Но этот двор и дом возникли в памяти, когда много лет позже начал читать рассказы Фазиля Искандера о Сандро, живущем в Мухусе — странно, что помешало автору назвать город истинным именем —  Сухуми? Он точно так же, чистил фрукты.

                Переход к зиме почти не заметен. Снег так и не выпал. Холод не запомнился. Хватало тепла от железной печки, которая согревала, на ней готовили обед. Дров не на что купить. А их надо покупать кубометрами — новое для меня слово, и непонятное.

Как-то, мы шли в Сухуми, мимо нас проехала арба с корявыми дровами. Мама сказала, что здесь два кубометра дров. Именно столько нам нужно купить на следующую зиму, чтобы не мерзнуть и иметь возможность приготовить обед.

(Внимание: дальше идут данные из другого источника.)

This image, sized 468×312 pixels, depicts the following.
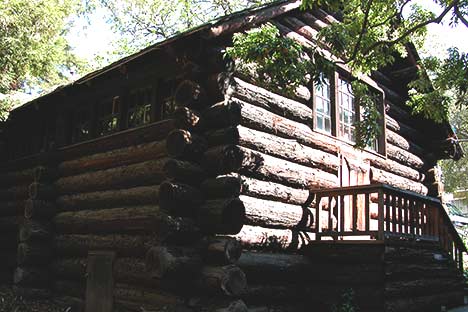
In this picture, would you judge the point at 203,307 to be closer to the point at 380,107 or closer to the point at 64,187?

 Я получил наглядное представление об объеме, было с чем сравнивать.

Пока же, в поисках дров, я облазил всю местность, хорошо понимая, если не будет дров, то не будет и обеда. А есть хотелось постоянно.

Знал, мать не пойдет собирать и искать дрова, она учительница, ей это не пристало. Но вблизи не было леса, даже кустарников не видно. И, чтобы я сделал голыми руками? Соблазняла цитрусовая плантация, где тонкие деревца подвязывали к палкам, чтобы они не прогнулись под снегом и не сломались.

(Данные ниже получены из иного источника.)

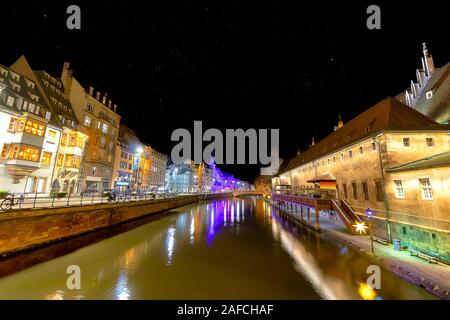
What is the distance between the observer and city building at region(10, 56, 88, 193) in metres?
27.3

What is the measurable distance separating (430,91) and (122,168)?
5835cm

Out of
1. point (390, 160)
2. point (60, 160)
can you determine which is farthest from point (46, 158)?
point (390, 160)

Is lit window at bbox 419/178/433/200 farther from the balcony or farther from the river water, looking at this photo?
the balcony

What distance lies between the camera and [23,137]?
21203 millimetres

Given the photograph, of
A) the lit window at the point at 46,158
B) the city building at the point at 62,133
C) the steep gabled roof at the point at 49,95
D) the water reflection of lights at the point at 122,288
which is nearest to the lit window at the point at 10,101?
the steep gabled roof at the point at 49,95

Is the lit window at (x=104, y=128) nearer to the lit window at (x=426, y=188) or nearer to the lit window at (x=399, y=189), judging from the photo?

Под южным солнцем палки давно уже высохли и прекрасно горели. Одной охапки, как раз, хватало на обед. Но есть нужно каждый день.

Я сознавал, что совершаю воровство, как это же понимала и мама. Если меня задержат, она может отговориться, что не знает, что там вытворяет хулиганистый сын. И про Бога забыла, который утверждал, что воровать нельзя.

Для меня было мучением, каждый раз проникать на плантацию и видеть, что палок становится всё меньше и меньше. Весной обязательно заинтересуются, куда подевались все подпорки?  Хорошо, хоть снега нет, и деревца не погибнут, за лето окрепнут, и подпорки больше не понадобятся.

          С каждым днем становилось всё теплее. У нас нет даже керосиновой лампы, для которой нужно покупать керосин. Его здесь негде взять. Свечей тоже нет. Ложились спать с приходом сумерек. В баню ходили, когда бывали в Сухуми. А это случалось очень редко.

Поэтому мать решила воспользоваться дармовой, солнечной энергией. Налила воды в белый алюминиевый таз и поставила на зеленую траву под солнце, возле раскидистого дуба, чтобы вода нагрелась.

Физику мать не знала. Чуда не произошло. Белый таз великолепно отражал солнечные лучи, и через два часа вода была такой же холодной, как когда её и наливали.

С этим временем у меня ассоциировалась песня из кинофильма «Сердца четырех», которую мать иногда пела под гитару:

 «Всё стало вокруг голубым и зеленым, ручьи потекли, и запела вода».

 Мелодия очень нравилась, как и другая песня из довоенного фильма «Заключенные» —  «Перебиты, поломаны крылья, тихой болью всю душу свело, кокаина серебряной пылью все дороги мои замело…» —  пела романтичная Сонька под гитару, а неотразимый урка Костя-капитан распивал водку.

Часто звучала песня про Рокоссовскую гитару. Словосочетание прочно врезалось в память, хотя и не представлял, то ли Рокоссовский любил играть на гитаре, то ли гитара была его имени. И последующие годы не смогли раскрыть эту загадку.

Стоял голышом в тазу, а мать обмывала мыльной водой, сначала прохладной, но, потом, довольно приятной.

Я даже пожалел, что купание быстро закончилось, столь необычное и живописное: на косогоре, откуда виден весь мир с изумрудным морем  под голубым небом среди весенней зелени. День беззаботного детского счастья.